No dia seguinte (7/2/98), duas alunas de pós-graduação - Maura Regina Silva da Páscoa Vilela, Giane Amorim Ribeiro - e eu medimos as condições térmicas ambientais nas instalações hospitalares onde ocorreram as mortes. Verificamos que o ambiente era de alto risco para hipertermia e a maioria dos bebês e dos adultos falecidos poderia ter morrido em consequência de choque hipertérmico, uma condição na qual o organismo não consegue dissipar o calor e evolui para uma situação parecida com a septicemia.
Nossas conclusões foram enviadas para as autoridades de saúde e publicadas em alguns jornais e na Revista do Conselho Federal de Medicina . Algumas semanas depois, os exames laboratoriais confirmaram que as mortes não haviam sido causadas por infecção hospitalar. O programa Fantástico da TV Globo chegou a fazer uma breve reportagem no dia 8 de março, atribuindo - equivocadamente - aquelas mortes à “desidratação”. Em pouco tempo o assunto esfriou e as vítimas da onda de calor foram esquecidas, pois a crise climática parecia distante e - para os negacionistas - era ficção científica.
Quem eram as pessoas mortas?
Os bebês na maternidade Alexander Fleming (mantidos na incubadora quente, APESAR do calor no ambiente) e as pessoas que morreram no hospital público eram, em sua maioria: mulheres, pobres, pardas ou pretas, idosas e idosos, moradoras e moradores em barracos precários da periferia da Zona Norte do Rio, que tive a oportunidade de visitar alguns dias depois. Muitas das casas eram de telhado metálico, sem ventilação e extremamente quentes, o que explica porque cerca de 60% das vítimas chegaram mortas ao pronto atendimento.
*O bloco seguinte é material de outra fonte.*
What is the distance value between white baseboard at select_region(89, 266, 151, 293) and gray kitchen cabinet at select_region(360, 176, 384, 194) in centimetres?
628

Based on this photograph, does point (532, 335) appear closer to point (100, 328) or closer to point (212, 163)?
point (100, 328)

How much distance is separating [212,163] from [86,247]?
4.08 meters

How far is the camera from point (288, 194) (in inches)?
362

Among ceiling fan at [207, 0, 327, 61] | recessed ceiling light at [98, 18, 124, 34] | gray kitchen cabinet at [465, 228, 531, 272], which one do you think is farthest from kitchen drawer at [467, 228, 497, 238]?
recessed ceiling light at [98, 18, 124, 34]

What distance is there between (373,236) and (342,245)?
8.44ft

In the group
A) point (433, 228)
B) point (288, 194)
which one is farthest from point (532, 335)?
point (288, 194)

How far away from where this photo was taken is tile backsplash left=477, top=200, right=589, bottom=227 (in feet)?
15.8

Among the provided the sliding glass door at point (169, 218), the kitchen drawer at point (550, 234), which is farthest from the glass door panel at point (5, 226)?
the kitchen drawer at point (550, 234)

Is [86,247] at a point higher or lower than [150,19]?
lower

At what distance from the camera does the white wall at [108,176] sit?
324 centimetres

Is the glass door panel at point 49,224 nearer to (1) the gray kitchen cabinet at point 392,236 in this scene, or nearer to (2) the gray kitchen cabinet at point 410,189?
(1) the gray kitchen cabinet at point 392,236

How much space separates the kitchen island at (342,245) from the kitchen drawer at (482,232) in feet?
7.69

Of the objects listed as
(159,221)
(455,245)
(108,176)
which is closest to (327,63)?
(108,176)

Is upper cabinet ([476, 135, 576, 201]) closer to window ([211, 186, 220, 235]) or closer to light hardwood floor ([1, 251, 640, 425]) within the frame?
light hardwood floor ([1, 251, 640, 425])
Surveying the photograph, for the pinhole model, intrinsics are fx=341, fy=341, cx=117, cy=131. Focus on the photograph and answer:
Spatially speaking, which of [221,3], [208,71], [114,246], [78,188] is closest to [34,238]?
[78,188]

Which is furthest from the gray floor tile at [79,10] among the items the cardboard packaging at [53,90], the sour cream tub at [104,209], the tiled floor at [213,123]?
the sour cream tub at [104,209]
O aumento de óbitos durante ondas de calor têm sido relatados em diversas pesquisas científicas, inclusive durante uma nova onda de calor no mesmo Rio de Janeiro, em 2010, pela climatologista Renata Libonati.
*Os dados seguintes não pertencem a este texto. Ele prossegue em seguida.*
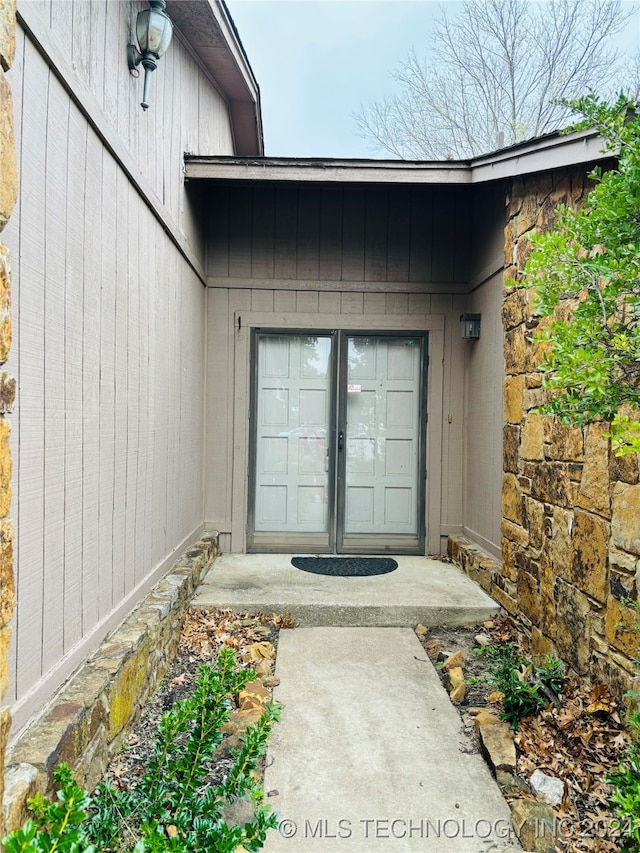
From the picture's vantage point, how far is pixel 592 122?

Vinte e cinco anos depois, o capitalismo devastador não reduziu o desmatamento e nem a emissão de gases de efeito estufa, então a crise climática se tornou emergência em saúde pública mundial e a população brasileira pode estar entre as mais vulneráveis do planeta.
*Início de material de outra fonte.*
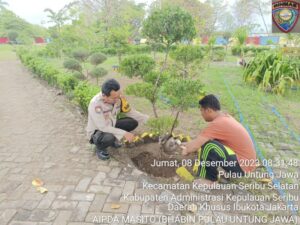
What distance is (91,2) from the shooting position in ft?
78.8

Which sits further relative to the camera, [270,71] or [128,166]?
[270,71]

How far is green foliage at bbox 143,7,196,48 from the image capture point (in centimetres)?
274

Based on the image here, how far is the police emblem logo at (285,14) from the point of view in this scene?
3741mm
O Brasil está localizado numa região com 17 tipos de climas, do subtropical, no extremo sul do país, até o tropical chuvoso na região amazônica, passando pelos climas do cerrado central e do semiárido nordestino. As populações brasileiras estão, portanto, submetidas a combinações variadas de temperatura e umidade relativa do ar, como, por exemplo, desde o frio seco de Maringá (PR), o frio úmido de São Joaquim (SC), o calor seco de Cabrobó (CE) até o calor úmido de Manaus (AM). Entre estes extremos citados, todas as combinações de temperatura e umidade relativa são possíveis em diferentes épocas do ano e em cada uma das microrregiões geo-climáticas os efeitos da crise climática serão imprevisíveis.
Neste cenário, seremos capazes de proteger a saúde das pessoas mais vulneráveis? Como será trabalhar, realizar exercícios físicos ou viver nesses ambientes de risco?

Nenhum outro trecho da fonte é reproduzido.